# The Role of Lipocalin 2 in Cancer Cachexia

> **NIH NIH F30** · OREGON HEALTH & SCIENCE UNIVERSITY · 2020 · $49,444

## Abstract

Project Summary
Illness behaviors, metabolic disturbances, and cognitive injury are common in cancer patients and frequently
lead to wasting or cachexia. This devastating state of malnutrition is brought about by a synergistic combination
of decreased appetite and increase in metabolism of fat and lean body mass. The severity of cachexia is often
the primary determining factor in both quality of life and ultimate survival. There are currently no effective
treatments for cachexia, and its mechanisms are poorly understood. Our lab has previously elucidated the
actions of inflammatory cytokines on hypothalamic neurons and their roles in driving cachexia symptoms.
Cytokines are produced in the hypothalamus during systemic inflammatory states, and cerebral injection of IL-
1B or TNF-alpha recapitulate the signs and symptoms of cachexia.
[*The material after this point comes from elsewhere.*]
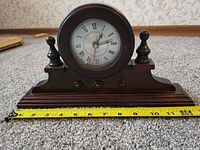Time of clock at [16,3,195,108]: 1:13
However, chronic administration of these
cytokines results in desensitization and loss of cachexia symptoms, demonstrating canonical inflammatory
cytokines alone are insufficient for sustaining cachexia. Thus, the molecular pathways responsible for driving
chronic central nervous system (CNS) inflammation and cachexia symptoms remain unknown.
 Lipocalin 2 (LCN2) is a secreted protein produced during numerous acute and chronic diseases, yet its
role in cachexia is unexplored. LCN2 is an important mediator of inflammation and is able to access appetite-
regulating brain regions found near circumventricular structures. I found that, in several murine models of
pancreatic ductal adenocarcinoma (PDAC)-associated cachexia, LCN2 is robustly upregulated in the circulation
and brain. Chronic central administration of LCN2 results in appetite suppression and neuron stress that does
not desensitize. Lastly, LCN2 knockout mice are robustly protected from cachexia-anorexia, fatigue, and lean
mass loss. I hypothesize that the sustained production of LCN2 by brain endothelium drives appetite
suppression, hypothalamic dysfunction, and neurocognitive injury during cancer cachexia. This project proposes
to first assess the differential contribution of circulating versus CNS-derived LCN2 in driving cachexia symptoms.
It will then determine if LCN2 is sufficient to produce symptoms of cachexia, including anorexia, fatigue,
depression, and cognitive injury. Finally, this project will explore novel receptor-mediated mechanisms by which
LCN2 induces neuron stress.
 Collectively, achieving the goals of the proposal will: 1) enhance our understanding of the root cause of
cachexia, 2) provide novel therapeutic targets and strategies for treating appetite dysregulation and cognitive
injury during cachexia, and 3) describe a novel mechanism by which LCN2 mediates neuronal stress that is
broadly applicable to several chronic diseases.

## Key facts

- **NIH application ID:** 9991476
- **Project number:** 1F30CA254033-01
- **Recipient organization:** OREGON HEALTH & SCIENCE UNIVERSITY
- **Principal Investigator:** Brennan Glenn Olson
- **Activity code:** F30 (R01, R21, SBIR, etc.)
- **Funding institute:** NIH
- **Fiscal year:** 2020
- **Award amount:** $49,444
- **Award type:** 1
- **Project period:** 2020-07-30 → 2025-07-29

## Primary source

NIH RePORTER: https://reporter.nih.gov/project-details/9991476

## Citation

> US National Institutes of Health, RePORTER application 9991476, The Role of Lipocalin 2 in Cancer Cachexia (1F30CA254033-01). Retrieved via AI Analytics 2026-05-24 from https://api.ai-analytics.org/grant/nih/9991476. Licensed CC0.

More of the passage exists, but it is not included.